▶ _Dataset records_:
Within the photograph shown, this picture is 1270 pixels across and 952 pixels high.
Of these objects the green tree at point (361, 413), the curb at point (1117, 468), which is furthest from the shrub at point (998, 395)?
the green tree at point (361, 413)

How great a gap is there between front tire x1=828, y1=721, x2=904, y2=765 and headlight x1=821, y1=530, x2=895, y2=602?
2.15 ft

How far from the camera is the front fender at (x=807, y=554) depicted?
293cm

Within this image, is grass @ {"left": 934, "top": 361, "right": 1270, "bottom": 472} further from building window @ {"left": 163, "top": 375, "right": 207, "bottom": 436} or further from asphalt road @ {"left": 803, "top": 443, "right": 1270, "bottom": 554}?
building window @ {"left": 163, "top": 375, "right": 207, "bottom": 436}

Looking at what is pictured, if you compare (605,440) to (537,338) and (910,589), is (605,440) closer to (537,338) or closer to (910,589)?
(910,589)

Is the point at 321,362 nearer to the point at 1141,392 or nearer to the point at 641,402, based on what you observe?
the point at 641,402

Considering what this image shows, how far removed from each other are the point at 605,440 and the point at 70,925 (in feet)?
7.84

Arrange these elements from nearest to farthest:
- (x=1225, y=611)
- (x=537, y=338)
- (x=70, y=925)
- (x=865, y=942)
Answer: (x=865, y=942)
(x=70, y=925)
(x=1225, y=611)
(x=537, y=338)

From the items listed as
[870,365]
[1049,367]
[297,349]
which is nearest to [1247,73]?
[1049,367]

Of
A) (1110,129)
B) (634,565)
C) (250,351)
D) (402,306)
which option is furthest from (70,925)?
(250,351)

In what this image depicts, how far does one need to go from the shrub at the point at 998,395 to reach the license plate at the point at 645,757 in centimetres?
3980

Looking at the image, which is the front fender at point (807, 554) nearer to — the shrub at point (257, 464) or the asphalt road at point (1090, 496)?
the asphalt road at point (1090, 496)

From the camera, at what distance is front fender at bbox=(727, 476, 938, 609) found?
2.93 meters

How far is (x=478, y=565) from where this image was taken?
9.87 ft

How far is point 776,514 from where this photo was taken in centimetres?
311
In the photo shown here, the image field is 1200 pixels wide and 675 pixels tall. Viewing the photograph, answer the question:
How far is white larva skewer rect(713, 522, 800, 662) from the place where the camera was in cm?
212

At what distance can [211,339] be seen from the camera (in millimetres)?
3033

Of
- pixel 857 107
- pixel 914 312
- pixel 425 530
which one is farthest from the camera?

▶ _Task description_: All of the entries above must be quoted exactly.

▶ _Task result_:
Within the photograph shown, this picture is 1270 pixels across and 952 pixels high.
Of these objects the green tree at point (361, 413), the curb at point (1117, 468), which is furthest from the shrub at point (998, 395)?
the green tree at point (361, 413)

How great a gap is there between front tire x1=828, y1=721, x2=904, y2=765 and headlight x1=821, y1=530, x2=895, y2=602?
2.15 ft

How far from the camera is the front fender at (x=807, y=554) depicted?
293cm

Within this image, is grass @ {"left": 934, "top": 361, "right": 1270, "bottom": 472} further from building window @ {"left": 163, "top": 375, "right": 207, "bottom": 436} or further from asphalt road @ {"left": 803, "top": 443, "right": 1270, "bottom": 554}?
building window @ {"left": 163, "top": 375, "right": 207, "bottom": 436}

Looking at what is pictured, if you compare (605,440) to (537,338) and (910,589), is (605,440) closer to (537,338) or closer to (910,589)?
(910,589)

Is the point at 321,362 nearer to the point at 1141,392 or nearer to the point at 641,402, based on what you observe?
the point at 641,402

Considering what this image shows, how far removed from each other are the point at 605,440 and the point at 70,925 (in feet)?
7.84

Arrange these elements from nearest to farthest:
- (x=1225, y=611)
- (x=537, y=338)
- (x=70, y=925)
- (x=865, y=942)
Answer: (x=865, y=942)
(x=70, y=925)
(x=1225, y=611)
(x=537, y=338)

From the items listed as
[870,365]
[1049,367]
[297,349]
which is nearest to [1247,73]?
[1049,367]

Of
A) (1110,129)
B) (634,565)
C) (250,351)
D) (402,306)
which option is furthest from (70,925)?
(250,351)

In what this image depicts, how far does one need to go from the shrub at the point at 998,395 to reach the license plate at the point at 645,757 in centimetres?
3980

Looking at the image, which is the front fender at point (807, 554) nearer to — the shrub at point (257, 464) or the asphalt road at point (1090, 496)?
the asphalt road at point (1090, 496)

From the camera, at what distance is front fender at bbox=(727, 476, 938, 609) found?
2.93 meters

How far is (x=478, y=565) from where this image was taken?
9.87 ft

How far is point 776,514 from where this photo was taken in centimetres?
311
In the photo shown here, the image field is 1200 pixels wide and 675 pixels tall. Viewing the photograph, answer the question:
How far is white larva skewer rect(713, 522, 800, 662) from the place where the camera was in cm?
212

At what distance can [211,339] be seen from the camera (in millimetres)?
3033

Of
- pixel 857 107
- pixel 914 312
- pixel 425 530
which one is farthest from the camera?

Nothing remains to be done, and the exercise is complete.